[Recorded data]
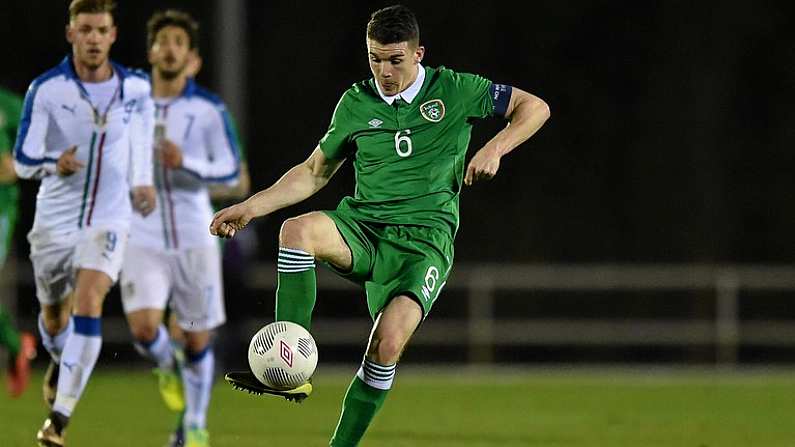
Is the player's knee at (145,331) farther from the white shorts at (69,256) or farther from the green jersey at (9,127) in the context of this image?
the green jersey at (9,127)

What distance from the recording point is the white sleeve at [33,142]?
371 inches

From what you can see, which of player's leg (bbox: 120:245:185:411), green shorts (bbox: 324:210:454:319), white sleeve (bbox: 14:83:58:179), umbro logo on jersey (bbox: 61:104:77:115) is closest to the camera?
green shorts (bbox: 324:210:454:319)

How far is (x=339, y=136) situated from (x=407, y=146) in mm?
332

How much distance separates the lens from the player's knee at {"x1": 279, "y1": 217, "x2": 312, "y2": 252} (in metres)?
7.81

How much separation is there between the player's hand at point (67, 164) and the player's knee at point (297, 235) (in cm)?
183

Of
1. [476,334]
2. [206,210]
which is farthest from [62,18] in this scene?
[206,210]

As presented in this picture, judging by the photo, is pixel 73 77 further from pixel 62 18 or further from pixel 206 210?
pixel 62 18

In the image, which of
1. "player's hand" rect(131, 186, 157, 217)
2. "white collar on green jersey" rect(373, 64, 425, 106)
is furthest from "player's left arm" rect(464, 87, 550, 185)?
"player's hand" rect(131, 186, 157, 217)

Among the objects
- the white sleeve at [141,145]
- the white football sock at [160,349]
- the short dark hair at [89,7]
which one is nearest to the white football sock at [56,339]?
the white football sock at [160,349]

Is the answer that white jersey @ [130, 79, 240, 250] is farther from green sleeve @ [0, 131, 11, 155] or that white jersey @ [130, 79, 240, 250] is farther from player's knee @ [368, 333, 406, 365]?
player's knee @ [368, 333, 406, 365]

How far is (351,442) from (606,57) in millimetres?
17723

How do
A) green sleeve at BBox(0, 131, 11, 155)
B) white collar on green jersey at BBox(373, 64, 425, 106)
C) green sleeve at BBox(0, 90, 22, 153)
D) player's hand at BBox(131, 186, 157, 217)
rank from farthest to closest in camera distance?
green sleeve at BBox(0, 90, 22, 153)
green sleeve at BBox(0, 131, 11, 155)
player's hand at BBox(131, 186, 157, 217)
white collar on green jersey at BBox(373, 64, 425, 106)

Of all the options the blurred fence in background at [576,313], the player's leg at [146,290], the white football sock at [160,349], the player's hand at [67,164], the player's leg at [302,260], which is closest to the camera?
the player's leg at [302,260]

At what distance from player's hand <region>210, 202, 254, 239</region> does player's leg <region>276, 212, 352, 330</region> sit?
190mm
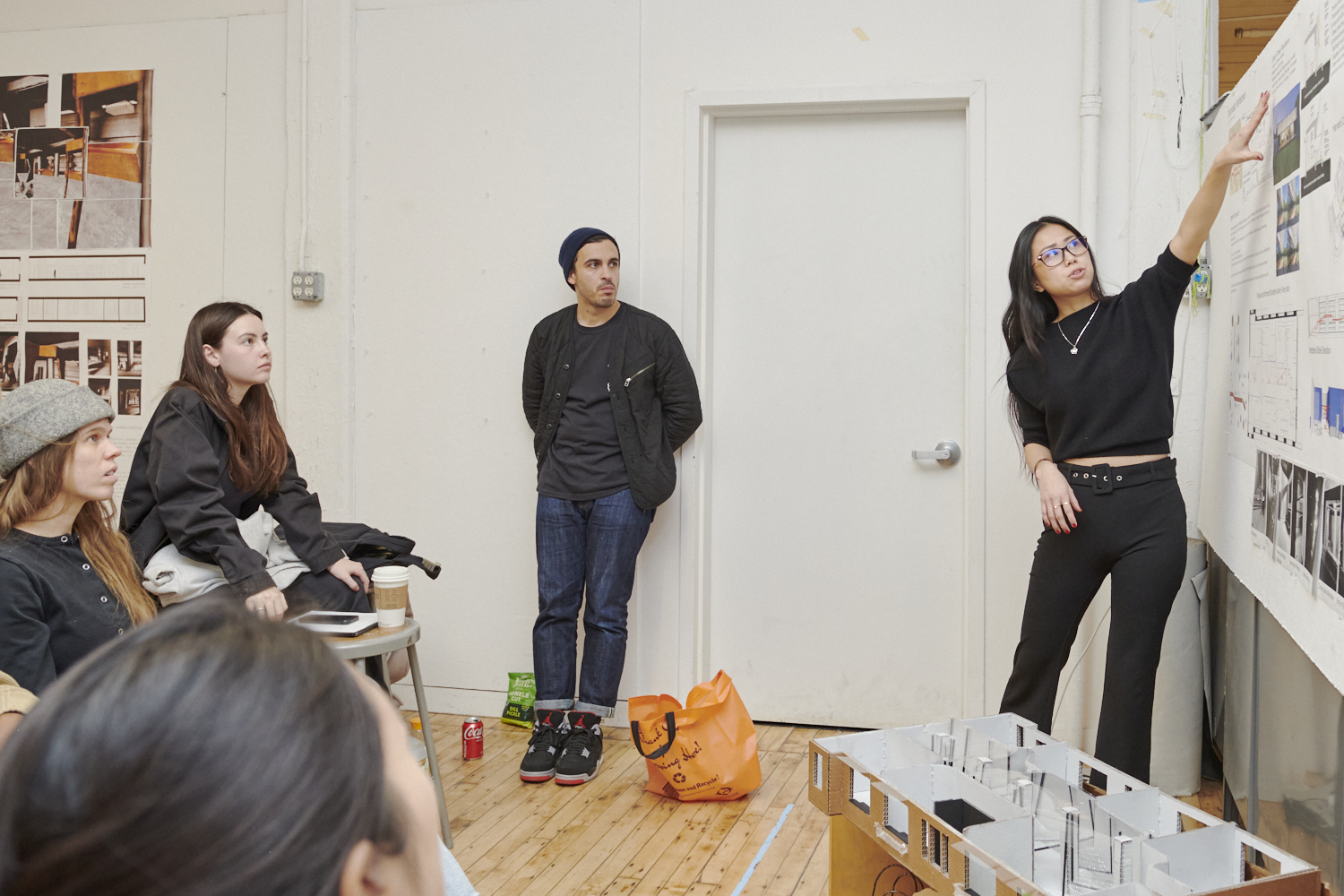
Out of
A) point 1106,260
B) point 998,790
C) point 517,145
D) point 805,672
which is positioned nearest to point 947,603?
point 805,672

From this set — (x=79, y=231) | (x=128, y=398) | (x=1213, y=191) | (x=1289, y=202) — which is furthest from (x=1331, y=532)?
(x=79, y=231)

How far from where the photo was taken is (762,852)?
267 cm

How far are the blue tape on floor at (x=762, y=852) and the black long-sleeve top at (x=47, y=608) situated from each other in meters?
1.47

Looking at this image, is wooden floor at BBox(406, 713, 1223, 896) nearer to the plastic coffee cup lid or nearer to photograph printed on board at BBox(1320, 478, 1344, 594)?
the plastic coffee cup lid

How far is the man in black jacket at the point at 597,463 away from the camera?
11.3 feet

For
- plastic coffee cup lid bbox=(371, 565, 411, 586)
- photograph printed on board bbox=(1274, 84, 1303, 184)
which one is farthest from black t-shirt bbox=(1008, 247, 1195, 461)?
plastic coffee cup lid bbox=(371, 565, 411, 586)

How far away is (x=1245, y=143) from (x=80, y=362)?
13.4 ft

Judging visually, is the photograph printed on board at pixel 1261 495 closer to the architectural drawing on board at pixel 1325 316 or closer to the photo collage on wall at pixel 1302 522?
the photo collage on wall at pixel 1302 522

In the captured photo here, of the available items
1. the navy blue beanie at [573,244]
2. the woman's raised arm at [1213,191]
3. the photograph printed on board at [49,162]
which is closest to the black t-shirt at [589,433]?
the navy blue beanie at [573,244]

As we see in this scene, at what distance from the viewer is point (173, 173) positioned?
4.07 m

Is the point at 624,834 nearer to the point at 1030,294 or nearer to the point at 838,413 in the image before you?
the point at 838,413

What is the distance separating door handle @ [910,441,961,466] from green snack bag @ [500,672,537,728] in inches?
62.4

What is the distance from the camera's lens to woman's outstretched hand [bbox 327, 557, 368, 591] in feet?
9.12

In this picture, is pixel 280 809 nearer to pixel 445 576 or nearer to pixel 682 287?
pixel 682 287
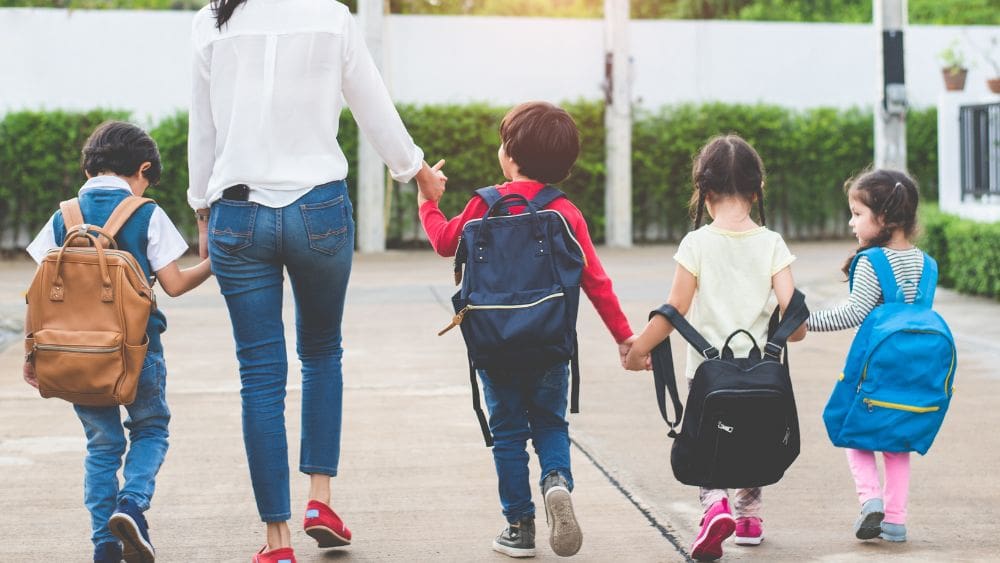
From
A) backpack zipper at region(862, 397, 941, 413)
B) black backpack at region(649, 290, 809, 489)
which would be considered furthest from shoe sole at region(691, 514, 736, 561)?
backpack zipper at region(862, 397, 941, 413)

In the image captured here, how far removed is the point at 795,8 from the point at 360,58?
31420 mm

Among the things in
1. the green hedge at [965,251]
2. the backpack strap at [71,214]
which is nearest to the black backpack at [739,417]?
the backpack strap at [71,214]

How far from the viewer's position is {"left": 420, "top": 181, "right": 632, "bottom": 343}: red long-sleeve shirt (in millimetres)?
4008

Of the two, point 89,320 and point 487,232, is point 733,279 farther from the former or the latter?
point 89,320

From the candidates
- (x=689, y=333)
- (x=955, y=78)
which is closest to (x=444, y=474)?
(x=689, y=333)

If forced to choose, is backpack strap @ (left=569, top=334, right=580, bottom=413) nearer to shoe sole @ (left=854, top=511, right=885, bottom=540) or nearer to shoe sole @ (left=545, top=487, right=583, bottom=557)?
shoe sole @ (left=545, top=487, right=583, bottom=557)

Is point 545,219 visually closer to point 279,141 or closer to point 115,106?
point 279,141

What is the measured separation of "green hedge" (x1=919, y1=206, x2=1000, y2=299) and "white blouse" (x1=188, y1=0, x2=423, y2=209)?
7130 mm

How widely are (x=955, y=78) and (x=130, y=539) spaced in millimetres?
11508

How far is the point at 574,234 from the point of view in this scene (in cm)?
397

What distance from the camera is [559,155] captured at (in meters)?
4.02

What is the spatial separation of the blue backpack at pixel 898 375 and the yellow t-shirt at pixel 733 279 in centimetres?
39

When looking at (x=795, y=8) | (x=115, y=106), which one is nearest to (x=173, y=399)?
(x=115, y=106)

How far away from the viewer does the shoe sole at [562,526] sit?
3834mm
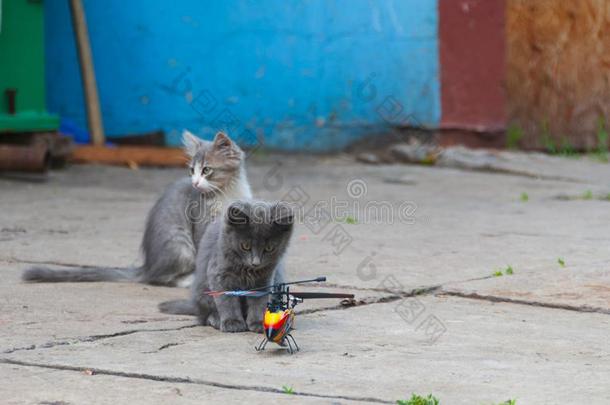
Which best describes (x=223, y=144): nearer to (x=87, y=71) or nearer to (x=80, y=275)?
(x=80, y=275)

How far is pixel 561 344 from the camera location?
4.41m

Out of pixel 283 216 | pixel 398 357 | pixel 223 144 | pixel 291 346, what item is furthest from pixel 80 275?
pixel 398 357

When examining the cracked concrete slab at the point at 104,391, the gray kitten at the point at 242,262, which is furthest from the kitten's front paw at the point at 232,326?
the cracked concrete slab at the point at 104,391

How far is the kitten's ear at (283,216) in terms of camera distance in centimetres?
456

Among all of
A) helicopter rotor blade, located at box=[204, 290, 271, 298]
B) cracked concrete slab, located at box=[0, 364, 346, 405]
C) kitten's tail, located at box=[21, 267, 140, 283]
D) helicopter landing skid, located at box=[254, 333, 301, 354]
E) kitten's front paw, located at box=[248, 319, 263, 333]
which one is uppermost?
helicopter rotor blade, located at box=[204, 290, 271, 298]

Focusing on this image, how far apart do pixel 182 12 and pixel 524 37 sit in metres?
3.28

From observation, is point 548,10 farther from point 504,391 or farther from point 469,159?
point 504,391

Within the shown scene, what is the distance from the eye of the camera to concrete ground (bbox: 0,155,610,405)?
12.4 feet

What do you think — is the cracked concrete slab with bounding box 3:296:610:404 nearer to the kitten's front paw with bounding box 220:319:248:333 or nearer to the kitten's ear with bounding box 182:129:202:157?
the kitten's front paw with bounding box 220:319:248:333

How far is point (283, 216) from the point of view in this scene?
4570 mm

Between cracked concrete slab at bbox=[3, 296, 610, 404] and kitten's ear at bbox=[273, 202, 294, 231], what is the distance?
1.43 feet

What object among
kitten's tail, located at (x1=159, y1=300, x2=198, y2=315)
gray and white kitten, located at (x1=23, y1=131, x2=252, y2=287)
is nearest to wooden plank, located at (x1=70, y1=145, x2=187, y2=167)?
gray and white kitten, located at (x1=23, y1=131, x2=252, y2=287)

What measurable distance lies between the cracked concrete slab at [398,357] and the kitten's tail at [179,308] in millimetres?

_Work to complete_:
Starting at the line that contains "How far is point" and continuing through the end of the data, output each line as an item in a numbered list, omitting blank lines.

_Response to this task_:
1. How far is point (283, 216) from the point of view in this scene?
2. 4570 mm
3. Between cracked concrete slab at bbox=[3, 296, 610, 404] and kitten's ear at bbox=[273, 202, 294, 231], what is the distance?
4. 1.43 feet
5. What object among
6. kitten's tail, located at (x1=159, y1=300, x2=198, y2=315)
7. gray and white kitten, located at (x1=23, y1=131, x2=252, y2=287)
8. is nearest to wooden plank, located at (x1=70, y1=145, x2=187, y2=167)?
9. gray and white kitten, located at (x1=23, y1=131, x2=252, y2=287)
10. What measurable distance lies between the cracked concrete slab at [398,357] and the kitten's tail at [179,308] in millimetres?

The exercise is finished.